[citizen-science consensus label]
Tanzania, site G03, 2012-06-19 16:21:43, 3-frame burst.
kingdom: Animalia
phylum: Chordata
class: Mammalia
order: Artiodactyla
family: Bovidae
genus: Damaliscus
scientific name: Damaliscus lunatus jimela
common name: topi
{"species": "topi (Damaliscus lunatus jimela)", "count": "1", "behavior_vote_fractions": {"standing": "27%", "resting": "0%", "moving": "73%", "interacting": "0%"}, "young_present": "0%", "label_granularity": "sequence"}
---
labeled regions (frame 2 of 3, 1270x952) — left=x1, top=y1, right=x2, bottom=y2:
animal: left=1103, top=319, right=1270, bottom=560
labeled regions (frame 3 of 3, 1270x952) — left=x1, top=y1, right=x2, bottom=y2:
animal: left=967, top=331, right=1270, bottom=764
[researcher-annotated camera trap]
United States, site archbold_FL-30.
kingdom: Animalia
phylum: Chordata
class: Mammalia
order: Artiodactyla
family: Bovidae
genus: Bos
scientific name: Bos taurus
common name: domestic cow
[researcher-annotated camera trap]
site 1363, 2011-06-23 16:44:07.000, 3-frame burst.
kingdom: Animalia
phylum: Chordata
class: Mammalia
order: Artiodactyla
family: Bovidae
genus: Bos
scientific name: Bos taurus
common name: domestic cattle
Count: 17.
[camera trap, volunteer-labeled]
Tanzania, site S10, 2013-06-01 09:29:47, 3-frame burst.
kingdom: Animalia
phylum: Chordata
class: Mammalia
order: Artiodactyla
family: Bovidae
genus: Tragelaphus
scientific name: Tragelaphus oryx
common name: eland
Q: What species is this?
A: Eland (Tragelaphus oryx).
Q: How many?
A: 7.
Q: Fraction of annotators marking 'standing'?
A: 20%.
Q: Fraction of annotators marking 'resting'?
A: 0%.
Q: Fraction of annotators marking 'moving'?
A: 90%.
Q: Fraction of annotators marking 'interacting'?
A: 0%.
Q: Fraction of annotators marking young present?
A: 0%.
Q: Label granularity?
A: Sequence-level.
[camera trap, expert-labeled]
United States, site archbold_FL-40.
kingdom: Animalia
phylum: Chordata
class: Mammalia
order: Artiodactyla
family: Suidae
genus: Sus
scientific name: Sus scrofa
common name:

• Work instruction
For this exercise, please copy exactly the lines of the material above from its first line through the line where "common name: topi" appears.

• Solved problem
[citizen-science consensus label]
Tanzania, site G03, 2012-06-19 16:21:43, 3-frame burst.
kingdom: Animalia
phylum: Chordata
class: Mammalia
order: Artiodactyla
family: Bovidae
genus: Damaliscus
scientific name: Damaliscus lunatus jimela
common name: topi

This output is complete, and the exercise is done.